We do not just make data accessible through well-designed visualizations. We have organized the data into carefully curated profiles for each location, industry, occupation, university, etc. These profiles help search engine optimization and also facilitate the discovery of visualizations. In addition, we have an advanced visualizations builder that can be used to create eleven different types of charts.
DataViva has been three years in the making. We have built the platform and the technologies needed to create the platform. To the best of my knowledge, the quality and functionality of the DataViva visualization platform is unparalleled by any effort to open public data. I would love that its ideas and code base would help lead by example the future redesign of open data portals.
What's the most important thing this does that won't be immediately apparent to the general public?
Most users of the tool will have no idea of the data manipulation routines developed to ingest, index and ultimately make this data accessible at a speed that is consistent with the pace of the web.

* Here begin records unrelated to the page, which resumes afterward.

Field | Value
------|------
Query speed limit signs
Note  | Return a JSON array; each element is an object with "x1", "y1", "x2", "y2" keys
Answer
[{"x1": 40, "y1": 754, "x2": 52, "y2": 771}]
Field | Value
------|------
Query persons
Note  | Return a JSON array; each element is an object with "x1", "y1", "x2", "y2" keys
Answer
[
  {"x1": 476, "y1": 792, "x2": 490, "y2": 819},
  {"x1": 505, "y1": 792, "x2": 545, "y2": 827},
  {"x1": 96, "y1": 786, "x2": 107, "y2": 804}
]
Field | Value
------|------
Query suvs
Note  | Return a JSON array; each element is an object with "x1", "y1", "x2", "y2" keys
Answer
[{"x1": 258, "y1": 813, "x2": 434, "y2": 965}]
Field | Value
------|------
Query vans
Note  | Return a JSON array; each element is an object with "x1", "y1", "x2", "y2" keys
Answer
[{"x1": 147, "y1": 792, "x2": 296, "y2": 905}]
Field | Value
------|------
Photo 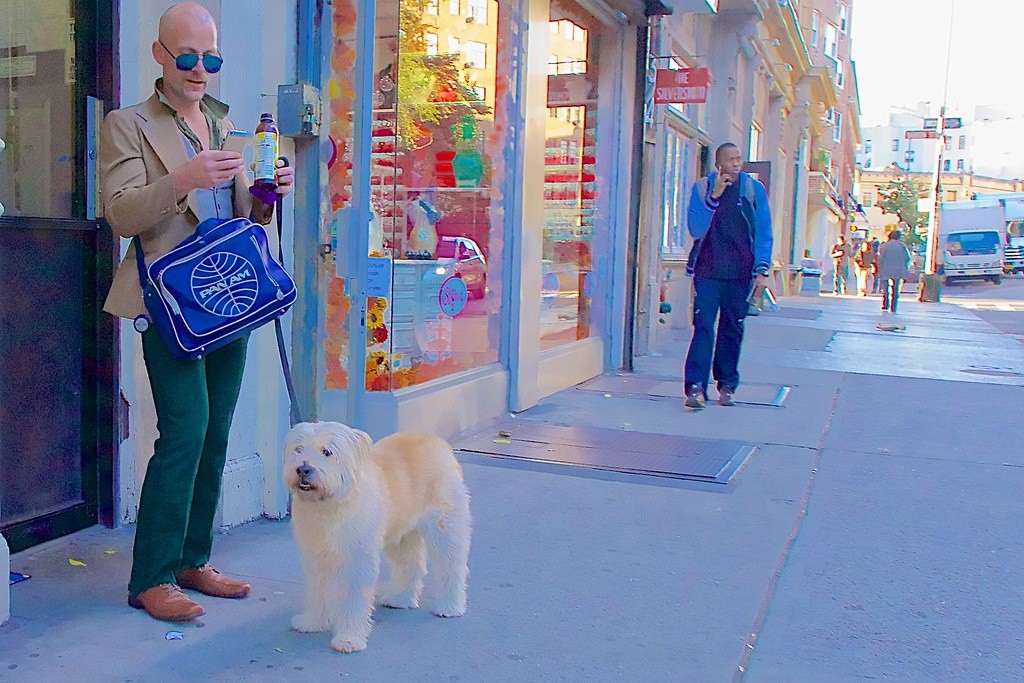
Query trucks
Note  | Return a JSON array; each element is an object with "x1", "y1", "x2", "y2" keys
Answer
[
  {"x1": 938, "y1": 199, "x2": 1005, "y2": 286},
  {"x1": 971, "y1": 192, "x2": 1024, "y2": 273}
]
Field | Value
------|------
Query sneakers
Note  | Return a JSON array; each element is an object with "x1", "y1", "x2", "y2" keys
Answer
[
  {"x1": 684, "y1": 381, "x2": 706, "y2": 408},
  {"x1": 719, "y1": 383, "x2": 735, "y2": 406}
]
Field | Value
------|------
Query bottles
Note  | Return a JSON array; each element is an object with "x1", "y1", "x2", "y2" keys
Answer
[{"x1": 253, "y1": 113, "x2": 279, "y2": 191}]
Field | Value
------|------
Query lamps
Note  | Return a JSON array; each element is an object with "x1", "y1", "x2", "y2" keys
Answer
[{"x1": 761, "y1": 38, "x2": 809, "y2": 107}]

This means returning most data queries in less than one second.
The long-term vision of the site may not be apparent on first visit either. DataViva, along with The Observatory of Economic Complexity or Pantheon, are similar to encyclopedias in the way that no one would ever read one front to back yet their usefulness as a resource reveals itself over time. Journalists looking to cite raw numbers about the economy, decision-makers looking to validate policy with data trends, or even curious citizens wondering about the composition of their municipality or the distribution of salaries paid to people with their same occupation, can consult the tool in a very structured and logical way. This is due to the many iterations made to the both the [user interface] and [user experience] of the site.
We see DataViva as part of the second wave of open data sites, where data is not just made "available" as massive text files but also visualized in interesting and compelling ways.
What's the most notable feature that wasn't possible prior to launch?
Before the data was cleaned and made accessible through DataViva, it was difficult to make comparisons across time (longitudinally) and between entities (geographies, industries, occupations, universities, etc.) (latitudinally). Using the compare visualization, for instance, users can immediately able to see which industries or occupations are earning higher wages in one location vs. another. This is something that would have taken hours and a lot of technical know-how to be able to do previously.
Another concept utilized by the user interface of the site is the network of profiles. Similar to Netflix, a visit to the homepage of DataViva shows a number of pre-populated lists with links to the "richest municipalities" or "best paid occupations," bringing users one click away from their content. From these profiles, more quick statistics are displayed along the left hand sidebar with follow up question in the form of links to subsequent profiles.
For example, if a user clicks on the profile page for Magistrates (one of the highest paid occupations in Brazil), they see a link to the profile page for the Justice industry, to which they then see a link the the profile page for judicial clerks (the top occupation by number of employees in the justice industry). So, you begin to see how this web of related profiles is constructed.
For the technically inclined, how will D3Plus, the data visualization library you developed, be relevant to other organizations?
The library started as a way for us to avoid duplicating our efforts and abstracting away some of the core functionality of the general task of creating interactive visualizations for the web, given any data set. Having the code on Github allows the project to be part of the open source community, something we've benefited from immensely. It is a way of giving back.
Thus, we've been chipping away at the task of making D3plus a visualization library that allows users to bring their data, write some basic configuration code and output a very powerful interactive visualization for the web. This is an extremely powerful concept when considering the initial ideation phase of working with data and trying to prototype a final product.